Capillary Waves at Liquid/Vapor Interfaces: A Molecular Dynamics Simulation

TL;DR

This study uses large-scale molecular dynamics simulations to investigate capillary waves at liquid/vapor interfaces, confirming theoretical predictions about interfacial width divergence and providing accurate surface tension measurements.

Contribution

It demonstrates the logarithmic dependence of interfacial width on system size and compares two methods for measuring surface tension, highlighting the importance of fitting functions.

Findings

Interfacial width diverges logarithmically with system size.

Surface tension measurements from pressure differences agree with width analysis when using an error function fit.
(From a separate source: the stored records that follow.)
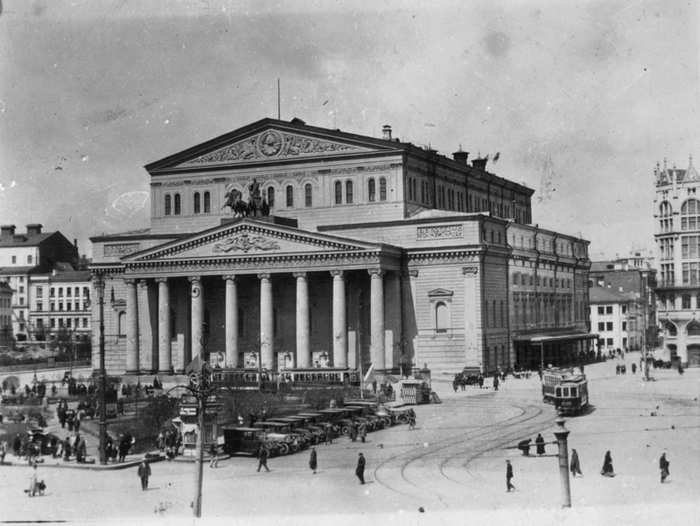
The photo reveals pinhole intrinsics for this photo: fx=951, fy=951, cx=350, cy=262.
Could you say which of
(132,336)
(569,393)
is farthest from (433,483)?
(132,336)

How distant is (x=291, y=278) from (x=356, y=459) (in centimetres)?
3869

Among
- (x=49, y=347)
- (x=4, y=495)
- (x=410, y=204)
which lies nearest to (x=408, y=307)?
(x=410, y=204)

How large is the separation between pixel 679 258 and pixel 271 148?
33409mm

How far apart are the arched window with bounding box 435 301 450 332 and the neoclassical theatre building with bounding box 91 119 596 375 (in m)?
0.09

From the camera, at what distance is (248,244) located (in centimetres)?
6988

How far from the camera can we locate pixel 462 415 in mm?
46781

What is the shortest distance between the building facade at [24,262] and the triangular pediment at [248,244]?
43422mm

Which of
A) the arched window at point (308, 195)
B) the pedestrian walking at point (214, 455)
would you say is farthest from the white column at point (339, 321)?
the pedestrian walking at point (214, 455)

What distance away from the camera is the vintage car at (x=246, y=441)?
1428 inches

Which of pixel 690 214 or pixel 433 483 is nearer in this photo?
pixel 433 483

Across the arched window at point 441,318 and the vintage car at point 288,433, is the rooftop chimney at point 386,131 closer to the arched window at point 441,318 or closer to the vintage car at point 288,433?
the arched window at point 441,318

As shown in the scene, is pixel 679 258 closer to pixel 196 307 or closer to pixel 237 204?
pixel 237 204

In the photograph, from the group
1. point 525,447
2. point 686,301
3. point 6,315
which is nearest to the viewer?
point 525,447

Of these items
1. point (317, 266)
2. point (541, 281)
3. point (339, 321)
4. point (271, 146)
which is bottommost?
point (339, 321)
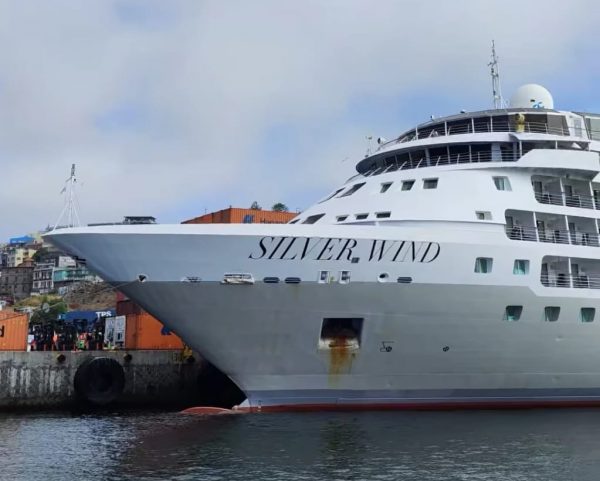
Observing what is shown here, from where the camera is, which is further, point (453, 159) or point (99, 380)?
point (99, 380)

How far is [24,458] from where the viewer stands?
15.1 metres

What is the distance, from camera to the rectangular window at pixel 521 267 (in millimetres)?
19641

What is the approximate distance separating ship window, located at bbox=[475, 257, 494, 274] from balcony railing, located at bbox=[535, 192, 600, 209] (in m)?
3.73

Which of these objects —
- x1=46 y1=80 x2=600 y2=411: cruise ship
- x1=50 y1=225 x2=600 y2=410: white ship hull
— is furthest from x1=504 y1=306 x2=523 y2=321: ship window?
x1=50 y1=225 x2=600 y2=410: white ship hull

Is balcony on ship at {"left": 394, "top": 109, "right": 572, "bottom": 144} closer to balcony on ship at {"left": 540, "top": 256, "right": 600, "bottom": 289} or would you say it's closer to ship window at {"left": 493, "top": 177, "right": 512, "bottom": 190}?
ship window at {"left": 493, "top": 177, "right": 512, "bottom": 190}

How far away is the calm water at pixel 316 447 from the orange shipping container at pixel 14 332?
6.59m

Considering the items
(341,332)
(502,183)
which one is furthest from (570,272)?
(341,332)

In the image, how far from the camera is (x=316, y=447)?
51.2 ft

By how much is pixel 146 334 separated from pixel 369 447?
677 inches

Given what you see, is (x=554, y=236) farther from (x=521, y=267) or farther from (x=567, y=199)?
(x=521, y=267)

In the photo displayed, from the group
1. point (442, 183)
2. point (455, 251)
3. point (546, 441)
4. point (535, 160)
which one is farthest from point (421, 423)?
point (535, 160)

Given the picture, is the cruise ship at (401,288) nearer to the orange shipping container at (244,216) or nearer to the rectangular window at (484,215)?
the rectangular window at (484,215)

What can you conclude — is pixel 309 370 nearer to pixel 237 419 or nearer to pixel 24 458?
pixel 237 419

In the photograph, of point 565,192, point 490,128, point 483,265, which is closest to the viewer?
point 483,265
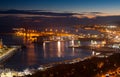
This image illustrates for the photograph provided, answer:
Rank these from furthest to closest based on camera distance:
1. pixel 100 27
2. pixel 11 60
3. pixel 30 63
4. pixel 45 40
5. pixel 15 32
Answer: pixel 15 32
pixel 100 27
pixel 45 40
pixel 11 60
pixel 30 63

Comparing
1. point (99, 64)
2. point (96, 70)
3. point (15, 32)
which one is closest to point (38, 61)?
point (99, 64)

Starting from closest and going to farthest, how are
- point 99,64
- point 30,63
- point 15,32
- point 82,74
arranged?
point 82,74 → point 99,64 → point 30,63 → point 15,32

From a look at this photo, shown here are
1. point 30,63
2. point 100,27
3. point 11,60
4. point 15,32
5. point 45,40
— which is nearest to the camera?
point 30,63

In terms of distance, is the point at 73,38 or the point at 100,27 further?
the point at 100,27

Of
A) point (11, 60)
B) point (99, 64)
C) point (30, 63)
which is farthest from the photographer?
point (11, 60)

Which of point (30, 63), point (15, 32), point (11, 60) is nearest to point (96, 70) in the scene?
point (30, 63)

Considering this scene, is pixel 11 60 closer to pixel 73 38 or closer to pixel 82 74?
pixel 82 74

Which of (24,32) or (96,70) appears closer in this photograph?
(96,70)

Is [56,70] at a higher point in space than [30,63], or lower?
higher

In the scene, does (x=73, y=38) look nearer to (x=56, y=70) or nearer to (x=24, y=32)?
(x=24, y=32)
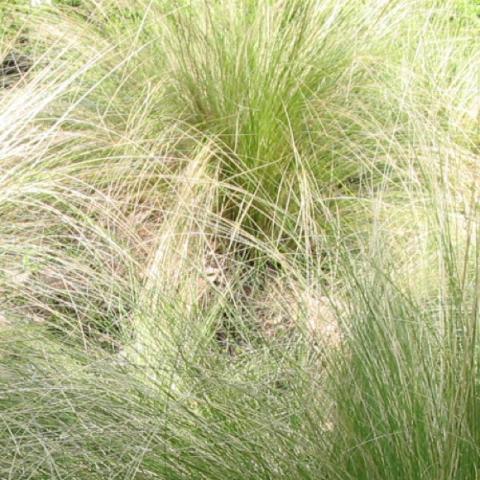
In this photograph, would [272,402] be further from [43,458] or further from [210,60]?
[210,60]

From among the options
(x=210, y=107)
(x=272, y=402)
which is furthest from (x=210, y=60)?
(x=272, y=402)

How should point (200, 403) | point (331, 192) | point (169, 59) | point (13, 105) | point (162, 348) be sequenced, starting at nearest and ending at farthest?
point (200, 403)
point (162, 348)
point (13, 105)
point (331, 192)
point (169, 59)

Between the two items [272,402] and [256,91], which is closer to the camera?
[272,402]

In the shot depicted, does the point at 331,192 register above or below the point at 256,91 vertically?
below

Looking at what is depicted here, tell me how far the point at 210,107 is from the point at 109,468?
1788 millimetres

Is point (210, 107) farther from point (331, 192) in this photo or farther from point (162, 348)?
point (162, 348)

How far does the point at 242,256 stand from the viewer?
3.06 m

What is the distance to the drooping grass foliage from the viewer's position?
1.87m

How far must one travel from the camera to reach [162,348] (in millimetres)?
2242

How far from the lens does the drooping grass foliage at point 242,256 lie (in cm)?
187

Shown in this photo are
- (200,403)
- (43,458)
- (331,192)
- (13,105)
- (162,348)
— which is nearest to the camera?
(43,458)

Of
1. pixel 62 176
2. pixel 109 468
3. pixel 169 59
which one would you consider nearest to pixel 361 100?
pixel 169 59

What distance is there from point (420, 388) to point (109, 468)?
61cm

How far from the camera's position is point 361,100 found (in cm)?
354
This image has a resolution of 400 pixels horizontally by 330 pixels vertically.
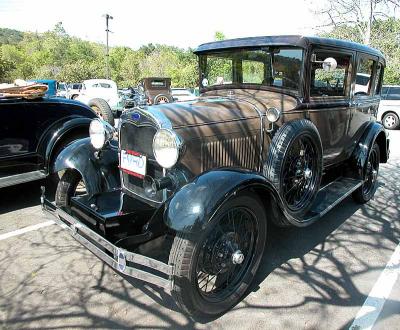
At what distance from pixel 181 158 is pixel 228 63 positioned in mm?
1788

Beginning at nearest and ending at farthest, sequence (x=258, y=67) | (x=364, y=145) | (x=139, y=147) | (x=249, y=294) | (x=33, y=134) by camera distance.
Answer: (x=249, y=294), (x=139, y=147), (x=258, y=67), (x=364, y=145), (x=33, y=134)

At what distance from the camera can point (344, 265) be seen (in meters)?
3.36

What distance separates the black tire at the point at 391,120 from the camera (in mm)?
13146

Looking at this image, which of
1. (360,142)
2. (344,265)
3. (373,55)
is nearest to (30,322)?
(344,265)

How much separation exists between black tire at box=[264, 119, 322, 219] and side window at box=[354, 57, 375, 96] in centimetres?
144

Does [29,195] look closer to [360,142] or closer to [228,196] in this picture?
[228,196]

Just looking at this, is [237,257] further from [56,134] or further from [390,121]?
[390,121]

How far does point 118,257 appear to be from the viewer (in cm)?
236

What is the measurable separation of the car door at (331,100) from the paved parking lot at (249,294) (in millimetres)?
944

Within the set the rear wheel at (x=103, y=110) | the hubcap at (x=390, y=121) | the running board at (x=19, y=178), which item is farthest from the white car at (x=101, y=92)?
the running board at (x=19, y=178)

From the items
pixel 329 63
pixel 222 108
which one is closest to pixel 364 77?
pixel 329 63

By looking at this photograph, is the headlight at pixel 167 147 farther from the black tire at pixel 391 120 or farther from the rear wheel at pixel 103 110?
the black tire at pixel 391 120

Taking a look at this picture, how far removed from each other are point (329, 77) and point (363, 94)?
108 cm

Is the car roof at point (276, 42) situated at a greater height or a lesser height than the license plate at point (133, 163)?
greater
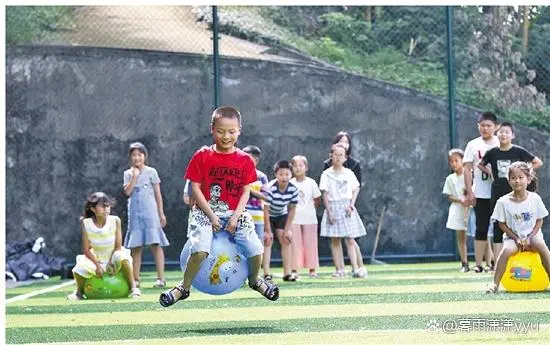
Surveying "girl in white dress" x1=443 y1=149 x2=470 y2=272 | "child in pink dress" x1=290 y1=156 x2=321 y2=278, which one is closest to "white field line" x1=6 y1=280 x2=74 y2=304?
"child in pink dress" x1=290 y1=156 x2=321 y2=278

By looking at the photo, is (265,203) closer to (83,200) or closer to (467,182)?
(467,182)

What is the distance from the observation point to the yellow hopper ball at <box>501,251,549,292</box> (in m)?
12.3

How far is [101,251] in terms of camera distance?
45.3 feet

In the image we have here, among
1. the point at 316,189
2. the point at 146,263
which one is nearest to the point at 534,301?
the point at 316,189

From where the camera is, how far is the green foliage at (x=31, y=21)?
20.2 meters

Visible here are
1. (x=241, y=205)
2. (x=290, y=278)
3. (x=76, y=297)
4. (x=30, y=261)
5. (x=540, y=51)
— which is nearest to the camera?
(x=241, y=205)

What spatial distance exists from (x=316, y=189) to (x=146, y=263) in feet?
11.9

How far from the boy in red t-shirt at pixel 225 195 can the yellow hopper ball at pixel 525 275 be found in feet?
10.4

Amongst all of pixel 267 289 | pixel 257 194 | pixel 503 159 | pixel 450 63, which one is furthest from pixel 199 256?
pixel 450 63

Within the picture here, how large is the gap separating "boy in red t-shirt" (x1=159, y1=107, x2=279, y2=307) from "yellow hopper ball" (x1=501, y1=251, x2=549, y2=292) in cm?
317

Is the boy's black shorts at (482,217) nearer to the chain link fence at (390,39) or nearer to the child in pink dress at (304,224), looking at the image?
the child in pink dress at (304,224)

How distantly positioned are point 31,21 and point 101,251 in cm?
748

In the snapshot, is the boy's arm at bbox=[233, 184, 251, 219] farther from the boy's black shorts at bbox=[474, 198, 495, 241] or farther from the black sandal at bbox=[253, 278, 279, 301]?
the boy's black shorts at bbox=[474, 198, 495, 241]

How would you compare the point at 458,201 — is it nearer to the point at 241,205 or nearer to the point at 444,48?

Different fitting functions can lead to discrepancies in surface tension estimates.

Abstract

Evidence for capillary waves at a liquid/vapor interface are presented from extensive molecular dynamics simulations of a system containing up to 1.24 million Lennard-Jones particles. Careful measurements show that the total interfacial width depends logarithmically on $L_\parallel$, the length of the simulation cell parallel to the interface, as predicted theoretically. The strength of the divergence of the interfacial width on $L_\parallel$ depends inversely on the surface tension $\gamma$. This allows us to measure $\gamma$ two ways since $\gamma$ can also be obtained from the difference in the pressure parallel and perpendicular to the interface. These two independent measures of $\gamma$ agree provided that the interfacial order parameter profile is fit to an error function and not a hyperbolic tangent, as often assumed. We explore why these two common fitting functions give different results for $\gamma$.